This repository provide all code used to generate plots and results of the paper "Sophistication of Human Adaptive Probability Learning in Dynamic Environments".
The data folder contains the three datasets we used in the paper.
- Foucault, C., & Meyniel, F. (2024). Two Determinants of Dynamic Adaptive Learning for Magnitudes and Probabilities. OPEN MIND, 8, 615–638. https://doi.org/10.1162/opmi_a_00139
- Gallistel, C. R., Krishan, M., Liu, Y., Miller, R., & Latham, P. E. (2014). The Perception of Probability. Psychological Review, 121, 99–123.
- Khaw, M. W., Stevens, L., & Woodford, M. (2017). Discrete adjustment to a changing environment: Experimental evidence. Journal of Monetary Economics, 91, 88–103. https://doi.org/10.1016/j.jmoneco.2017.09.001
The models folder contains code to implement models described in the manuscript.
- HMM (Meyniel et al, 2015;2020)
- Change-point model (Gallistel et al.,2014)
- Delta rule (Rescorla & Wagner 1972)
- Pearce-Hall model (Pearce & Hall, 1980)

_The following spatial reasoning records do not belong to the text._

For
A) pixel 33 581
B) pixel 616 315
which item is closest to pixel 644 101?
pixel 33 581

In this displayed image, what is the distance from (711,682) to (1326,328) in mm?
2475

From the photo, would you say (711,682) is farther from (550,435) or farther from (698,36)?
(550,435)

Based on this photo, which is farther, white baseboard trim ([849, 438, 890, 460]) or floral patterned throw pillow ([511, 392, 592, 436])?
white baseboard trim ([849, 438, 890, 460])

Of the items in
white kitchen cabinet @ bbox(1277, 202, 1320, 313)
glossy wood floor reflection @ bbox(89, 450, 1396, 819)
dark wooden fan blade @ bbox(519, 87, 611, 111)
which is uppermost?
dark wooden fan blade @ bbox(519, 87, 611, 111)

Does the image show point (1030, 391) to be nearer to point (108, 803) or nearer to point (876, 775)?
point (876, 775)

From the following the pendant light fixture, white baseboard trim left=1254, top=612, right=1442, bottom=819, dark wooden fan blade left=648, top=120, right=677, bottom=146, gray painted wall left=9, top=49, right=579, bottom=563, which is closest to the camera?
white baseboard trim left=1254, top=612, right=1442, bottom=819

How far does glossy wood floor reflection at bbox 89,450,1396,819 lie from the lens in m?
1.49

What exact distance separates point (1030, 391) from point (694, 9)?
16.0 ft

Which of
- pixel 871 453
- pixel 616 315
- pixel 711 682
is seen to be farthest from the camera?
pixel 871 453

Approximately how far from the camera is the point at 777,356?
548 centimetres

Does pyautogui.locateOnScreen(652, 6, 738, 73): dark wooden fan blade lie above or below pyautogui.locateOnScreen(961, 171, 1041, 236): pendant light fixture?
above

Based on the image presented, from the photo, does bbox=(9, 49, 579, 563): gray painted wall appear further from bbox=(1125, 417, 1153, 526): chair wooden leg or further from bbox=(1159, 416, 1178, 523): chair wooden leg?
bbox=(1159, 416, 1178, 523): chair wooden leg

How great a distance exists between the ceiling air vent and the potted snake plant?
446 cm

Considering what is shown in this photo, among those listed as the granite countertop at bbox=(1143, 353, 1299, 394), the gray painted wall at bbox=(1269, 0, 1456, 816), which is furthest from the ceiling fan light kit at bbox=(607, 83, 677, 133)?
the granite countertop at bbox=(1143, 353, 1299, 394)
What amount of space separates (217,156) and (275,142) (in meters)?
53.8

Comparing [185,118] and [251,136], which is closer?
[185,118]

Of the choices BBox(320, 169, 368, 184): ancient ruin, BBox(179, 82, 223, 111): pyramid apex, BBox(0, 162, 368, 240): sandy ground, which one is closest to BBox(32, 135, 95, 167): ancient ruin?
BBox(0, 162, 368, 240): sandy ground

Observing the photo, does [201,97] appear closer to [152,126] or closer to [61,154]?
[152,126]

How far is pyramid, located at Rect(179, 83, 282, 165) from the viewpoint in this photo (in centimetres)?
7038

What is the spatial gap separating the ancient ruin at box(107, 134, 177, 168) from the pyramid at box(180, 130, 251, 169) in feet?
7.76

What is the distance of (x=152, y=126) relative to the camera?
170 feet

- Reduced Bayesian model (Nasser et al.,2010)
- Mixture of delta rules (Wilson et al.,2013)
- Volatile Kalman filter (Piray et al., 2020,2021)
- Hierarchical Gaussian Filters (Mathys et al., 2011, 2014)
- Proportional–integral–derivative controller (Ritz et al., 2018)
The figures folder contains figures in the paper and all the figures can be genenerate using the plots.py script.
The analysis.py script contains code we used to generate the results, including optimisation of parameters, cross-validation, models/parameters recovery. Running this script will take times, therefore the results is already included in the results folder.